>> BEGIN Page excerpt

By Gina F. Rubel
Special to the Legal
According to the attorneys at Griesing Law, a website's terms of service (sometimes abbreviated ToS or called terms of use) are the rules and disclaimers that users must agree to in order to use a company's website. Terms of service should not be legal boilerplate, but rather should contain custom legal language informed by your company's business model.
Terms of service provide significant legal protections and are meant to form a binding legal contract between the owner of a website and the site's users. Often, such terms will include permissible use of the website, where the company can be sued, limitations on liability, modifications to statutes of limitations and choice of law. Accordingly, they should be carefully drafted. However, well-written and thought-through terms of service are not enough. Under the law, businesses must also make sure that users have "actual knowledge" of the terms and a "meaningful opportunity" to review them before they are enforceable.
Online retailer Zappos learned this the hard way after hackers stole its customers' private information and a number of those customers filed class actions against the company. Zappos’ terms of use included a provision requiring that all claims against it be resolved through arbitration and restricted class actions. However, Zappos’ terms were easy for website users to overlook and the court refused to enforce them. Using Zappos as a guide, and according to Dina Leytes, there are five ways to increase the likelihood that a court will consider your company's terms of service fair to users and enforceable:
1. Use clickwrap not browsewrap terms.
Courts typically enforce terms contained in a "clickwrap" as opposed to "browsewrap." A browsewrap agreement simply states that by browsing the site, website users agree to the website's terms of service. Zappos attempted to bind its users with a browsewrap agreement. In most cases, the better choice is to have clickwrap terms, which require users to affirmatively assent to the terms of service by clicking an "Accept" button before they can create an account or make a purchase through the website.
2. Make the terms conspicuous.
The court faulted Zappos for using a link to its terms that was inconspicuous, buried in the middle or bottom of every Zappos webpage among many other links. The link was the same font, size and color as most other insignificant links, so it was easy for the court to envision users visiting the site and never even noticing the terms. Avoid this problem by setting the link to your terms of service apart from other links on your website, and in a larger font size and different color. Within the terms of service, make significant provisions like an arbitration clause bold, capitalized or both.
3. Keep terms out of pop-ups.
Providing users a "meaningful opportunity" to read the terms of service does not require that users actually read the terms, only that users be given the opportunity to read them. Avoid using a pop-up as a device for making users view the terms of service. This practice is likely to backfire. Many users have a pop-up blocker set on their browsers, so the terms of service will go unseen.
4. Require users to scroll before clicking "agree."
The Zappos website did not direct users to its terms of use when creating an account or making a purchase. Requiring users to also scroll through the terms before agreeing to them provides further evidence that users had a fair chance to review them.
5. Do not be unfairly one-sided.

>> END Page excerpt
>> BEGIN Data supplied

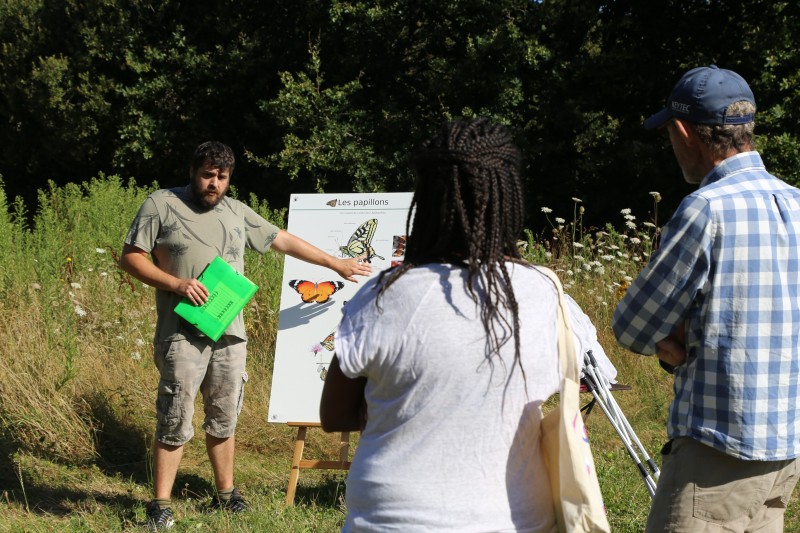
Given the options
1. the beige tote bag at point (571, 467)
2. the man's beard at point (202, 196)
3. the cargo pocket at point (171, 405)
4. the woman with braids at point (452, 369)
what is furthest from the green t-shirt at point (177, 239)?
the beige tote bag at point (571, 467)

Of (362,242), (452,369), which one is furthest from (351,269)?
(452,369)

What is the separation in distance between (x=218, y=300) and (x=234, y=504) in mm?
1167

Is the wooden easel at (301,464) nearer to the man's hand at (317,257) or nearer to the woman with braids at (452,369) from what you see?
the man's hand at (317,257)

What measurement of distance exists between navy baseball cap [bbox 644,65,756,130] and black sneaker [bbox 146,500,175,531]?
10.8ft

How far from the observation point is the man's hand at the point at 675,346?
7.53 feet

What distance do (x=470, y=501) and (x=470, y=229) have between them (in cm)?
58

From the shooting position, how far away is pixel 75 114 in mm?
17734

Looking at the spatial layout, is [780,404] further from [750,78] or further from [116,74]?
[116,74]

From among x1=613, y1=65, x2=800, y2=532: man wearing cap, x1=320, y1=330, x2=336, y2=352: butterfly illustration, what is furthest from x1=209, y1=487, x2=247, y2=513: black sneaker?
x1=613, y1=65, x2=800, y2=532: man wearing cap

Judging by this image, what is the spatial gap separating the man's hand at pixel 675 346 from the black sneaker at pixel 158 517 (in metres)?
3.00

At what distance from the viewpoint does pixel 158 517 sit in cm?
440

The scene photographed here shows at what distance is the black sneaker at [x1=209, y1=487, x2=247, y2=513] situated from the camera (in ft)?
15.3

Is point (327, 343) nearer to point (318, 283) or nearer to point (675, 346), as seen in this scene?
point (318, 283)

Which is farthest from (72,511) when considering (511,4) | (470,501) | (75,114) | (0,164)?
(0,164)
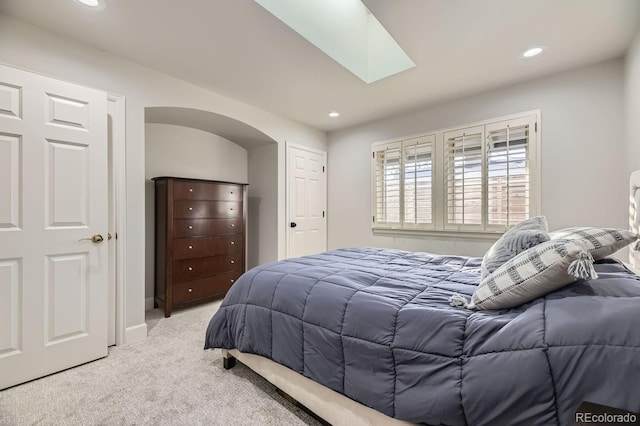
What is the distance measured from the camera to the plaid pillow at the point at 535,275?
934 mm

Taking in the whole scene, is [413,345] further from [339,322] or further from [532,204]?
[532,204]

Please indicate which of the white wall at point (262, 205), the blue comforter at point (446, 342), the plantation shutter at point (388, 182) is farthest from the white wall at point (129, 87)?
the plantation shutter at point (388, 182)

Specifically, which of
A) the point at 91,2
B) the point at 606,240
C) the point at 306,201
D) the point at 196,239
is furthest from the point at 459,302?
the point at 306,201

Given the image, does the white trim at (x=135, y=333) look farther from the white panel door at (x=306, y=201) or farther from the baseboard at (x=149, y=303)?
the white panel door at (x=306, y=201)

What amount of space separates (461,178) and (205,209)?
3.07 metres

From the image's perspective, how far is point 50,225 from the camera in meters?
1.96

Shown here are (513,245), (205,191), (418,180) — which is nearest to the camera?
(513,245)

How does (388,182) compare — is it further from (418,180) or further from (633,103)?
(633,103)

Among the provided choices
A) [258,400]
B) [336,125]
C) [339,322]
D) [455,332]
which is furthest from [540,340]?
[336,125]

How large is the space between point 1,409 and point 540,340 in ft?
8.93

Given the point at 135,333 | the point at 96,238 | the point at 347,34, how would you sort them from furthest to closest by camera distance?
the point at 347,34, the point at 135,333, the point at 96,238

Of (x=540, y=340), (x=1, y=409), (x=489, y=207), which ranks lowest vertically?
(x=1, y=409)

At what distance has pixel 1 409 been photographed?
1582 mm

>> END Data supplied

• Instructions to follow
Answer these questions using the terms-of-service article above:
(a) Besides "actual knowledge" of the terms, what must users have before terms of service are enforceable?
(b) What type of agreement did Zappos attempt to bind its users with?
(c) Why does the article advise against using a pop-up to show the terms of service?

• Exercise result
(a) Users must have a "meaningful opportunity" to review the terms.
(b) Zappos attempted to bind its users with a browsewrap agreement.
(c) Many users have a pop-up blocker set on their browsers, so the terms of service will go unseen.